Below is part of a real estate story written by the Seattle Daily Journal of Commerce that I missed from last month. That paper seems to have all the scoops.
Crews are building an outdoor deck for the Pony, a new bar at 12th and Madison on Capitol Hill. Most architects wouldn’t refer to their finished product as a dive, but that’s the ambience Peter Stoner Architects is aiming for in turning a Capitol Hill flower shop into a bar.
“It’s going to be kind of a gay dive bar,” said Mark Stoner, an architect with the firm, which is converting the 1221 E. Madison St. building into space for the Pony bar.
The Pony was open temporarily in 2007 at 506 E. Pine St. under another owner, but closed to make way for demolition of that building, said Stoner. Stoner now owns the Pony, and said he hopes to open it by mid-August. The establishment will be about 1,200 square feet, half of which will be an outdoor deck. The renovation has exposed the building’s metal structure and concrete floor in an effort to channel the “old” Pony.
“People just love places that are cheap and unpretentious, especially with the proliferation of nice places on Capitol Hill that are not cheap,” Stoner said. “Nice places on Capitol Hill are becoming kind of the norm so this is one of the ways to have something like the old Capitol Hill.”

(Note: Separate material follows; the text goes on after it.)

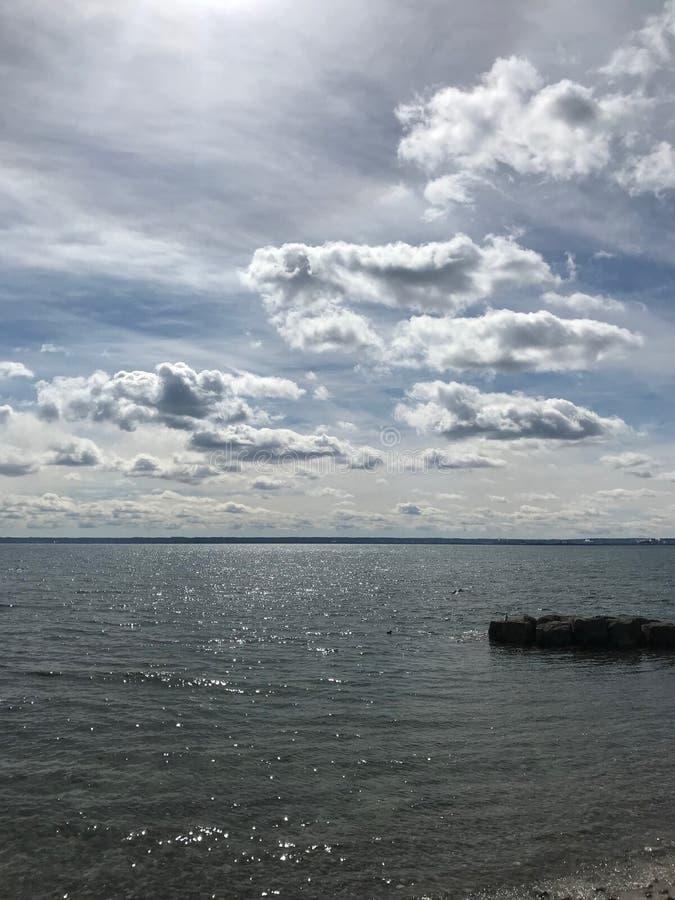 Nuvens Stratus e Cumulus sobre o Lago Ontário fotografia de stock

Marcus Wilson, the creator of the original Pony, will manage the bar. Acacia Florist, which had occupied the building, has moved to South Lake Union, Stoner said. A gas station once occupied the site. He and his father, Peter Stoner, who heads the architectural firm, own the land on which the Pony sits.
Seattle Daily Journal of Commerce requires a subscription but the paper’s worth it.